1. Cadre conceptuel des modèles Choix du modèle

L’objectif du recours à la modélisation est d’avoir une représentation relativement fine de la structure des exploitations, des comportements et des stratégies des acteurs, des relations entre unités de production, et un suivi minutieux sur une longue période de l'impact des différentes politiques agricoles envisageables.

En économie agricole, il existe plusieurs approches de modélisation pour prédire les changements de comportements et de techniques de production engendrés par des changements extérieurs. Classiquement, les économistes recourent aux simulateurs de prévision, établis à dire d’experts. A

côté, il existe deux grandes familles de modélisation dynamique : les modèles économétriques avec estimation directe d’une fonction de production et les modèles mathématiques.

Les méthodes classiques de mesure des effets micro-économiques de politique publique basées sur les simulateurs de prévision permettent d’apprécier d’une part les effets en terme de revenu, à structure constante, sur les grands types d’exploitation, et d’autre part les réactions adaptatives des exploitations, anticipées à partir des estimations d’experts en relation avec les exploitants (Ridier, 2001). Dans ce type d’approche, la mesure des effets est réalisée sur des « cas-types » ou « exploitations-types », identifiés par les conseillers d’élevage ou toute personne ayant une connaissance fine du milieu et ce à partir d’une analyse des logiques de fonctionnement des exploitations. Les outils de simulation sont variés : certains mesurent les effets de changement de prix des intrants, du matériel d’équipement ou des produits sur les résultats économiques de l’exploitation; d’autres permettent de vérifier a posteriori l’intérêt économique de propositions techniques (Ribier, 2001). Par exemple, le logiciel EBD-Système permet dans un premier temps de faire l’adéquation entre les besoins du troupeau et les disponibilités en surfaces et d’évaluer dans un deuxième temps la faisabilité et la viabilité économique. Dans les deux cas, il s’agit d’avantage de calculateurs sans objectif d’optimisation économique.

Si ces outils ont l’avantage d’être conviviaux et faciles d’utilisation par les agents du développement, ils ne permettent pas de simuler les changements endogènes qui s’opèrent entre les activités ou les choix techniques à l’intérieur des exploitations pour répondre à un changement extérieur. L’inconvénient majeur de ce type de modèles est qu’ils sont déterministes et statiques.
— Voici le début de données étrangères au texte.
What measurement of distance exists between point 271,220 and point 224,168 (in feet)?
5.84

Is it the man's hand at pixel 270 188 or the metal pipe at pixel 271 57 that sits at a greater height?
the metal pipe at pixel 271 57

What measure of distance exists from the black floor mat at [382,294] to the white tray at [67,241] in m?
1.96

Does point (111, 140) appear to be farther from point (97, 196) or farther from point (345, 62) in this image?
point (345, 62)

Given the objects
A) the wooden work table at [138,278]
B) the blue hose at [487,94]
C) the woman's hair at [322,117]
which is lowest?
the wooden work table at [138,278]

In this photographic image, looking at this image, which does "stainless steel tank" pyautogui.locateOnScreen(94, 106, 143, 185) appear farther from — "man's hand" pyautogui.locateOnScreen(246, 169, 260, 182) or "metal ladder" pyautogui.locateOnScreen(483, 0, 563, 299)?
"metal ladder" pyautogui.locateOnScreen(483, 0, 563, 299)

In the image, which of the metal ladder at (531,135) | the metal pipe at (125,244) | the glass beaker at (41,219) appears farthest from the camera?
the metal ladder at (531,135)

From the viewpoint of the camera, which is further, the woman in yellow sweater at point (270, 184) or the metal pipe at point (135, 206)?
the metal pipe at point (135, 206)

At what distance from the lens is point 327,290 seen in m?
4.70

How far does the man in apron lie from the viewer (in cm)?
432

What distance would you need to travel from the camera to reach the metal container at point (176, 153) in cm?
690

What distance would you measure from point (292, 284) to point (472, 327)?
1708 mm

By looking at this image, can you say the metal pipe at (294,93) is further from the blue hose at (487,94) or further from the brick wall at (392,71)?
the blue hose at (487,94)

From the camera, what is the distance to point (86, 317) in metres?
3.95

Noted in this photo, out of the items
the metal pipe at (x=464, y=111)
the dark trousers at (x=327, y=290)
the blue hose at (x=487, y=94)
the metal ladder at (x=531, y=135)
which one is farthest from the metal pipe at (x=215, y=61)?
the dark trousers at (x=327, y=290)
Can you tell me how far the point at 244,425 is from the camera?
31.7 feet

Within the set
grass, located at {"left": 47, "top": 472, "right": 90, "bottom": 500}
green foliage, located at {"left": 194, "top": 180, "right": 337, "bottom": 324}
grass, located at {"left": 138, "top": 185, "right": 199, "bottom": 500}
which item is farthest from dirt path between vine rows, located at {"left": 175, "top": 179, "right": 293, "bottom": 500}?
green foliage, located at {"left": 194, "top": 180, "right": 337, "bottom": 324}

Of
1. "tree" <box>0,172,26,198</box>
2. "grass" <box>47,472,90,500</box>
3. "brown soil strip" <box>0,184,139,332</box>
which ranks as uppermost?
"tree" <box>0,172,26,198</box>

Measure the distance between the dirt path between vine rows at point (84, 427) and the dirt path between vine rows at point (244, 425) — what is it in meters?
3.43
L’approche économétrique qui consiste à utiliser un échantillon pour déterminer les paramètres d’une fonction de production se base généralement sur des formes de fonction de production définies. Les formes analytiques les plus couramment utilisées sont la fonction Cobb Douglas (élasticité de substitution égale à 1), la CES (élasticité de substitution constante) ou la Translog (combinaisons variantes de la substituabilité totale à la complémentarité totale). Cette démarche, fondée sur l'emploi conjugué de l'inférence statistique et de la forme analytique prédéterminée, est vue comme un système de relation entre des variables qui, pour certaines d’entre elles, sont aléatoires. Toutefois, l'utilisation de ces méthodes se heurte à quelques limites à savoir :

1) Les rapports inputs/outputs obtenus avec les données du passé peuvent difficilement permettre d'établir de bonnes prévisions pour le futur, surtout si les prix relatifs entre inputs, et/ou inputs et produits changent. Ceci affecte évidemment les taux de substitution de la fonction, qui peut être très vite dépassée (Flichman, 1997).

2) Le nombre limité d'observations dans l'échantillonnage et leurs caractères aléatoires peuvent empêcher l'estimation des paramètres de fonction de production, surtout dans le cas de certaines formes analytiques.

3) En faisant appel à l'inférence statistique, on oblige le modélisateur à synthétiser l'information pour ne pas être contraint par le nombre de degrés de liberté du modèle ; or ces agrégations supposent que l'on connaisse les fonctions de production sous-jacentes permettant d'obtenir les optima techniques. Les limites de ces deux démarches nous ont conduit à choisir une troisième approche basée sur la programmation mathématique. Privilégiant le concept de frontières de possibilité de production en milieu contraignant, la modélisation dérivée de la programmation linéaire constitue une méthode opérationnelle pour étudier l'allocation des ressources entre les activités quand les facteurs de production sont limités dans leur approvisionnement ou soumis à de nombreuses contraintes (Boussard, 1987). L’avantage de la modélisation mathématique est d’identifier et d’expliquer les déterminants de l’équilibre des productions sur les exploitations ainsi que d’anticiper l’évolution de cet équilibre, suite à des scenarii de réforme des politiques agricoles. La programmation mathématique permet aussi d’envisager des évolutions dynamiques des exploitations et d’expliciter les interactions entre différentes exploitations ou entre exploitations et milieu institutionnel (dans le milieu institutionnel, est prise en compte la nature des marchés).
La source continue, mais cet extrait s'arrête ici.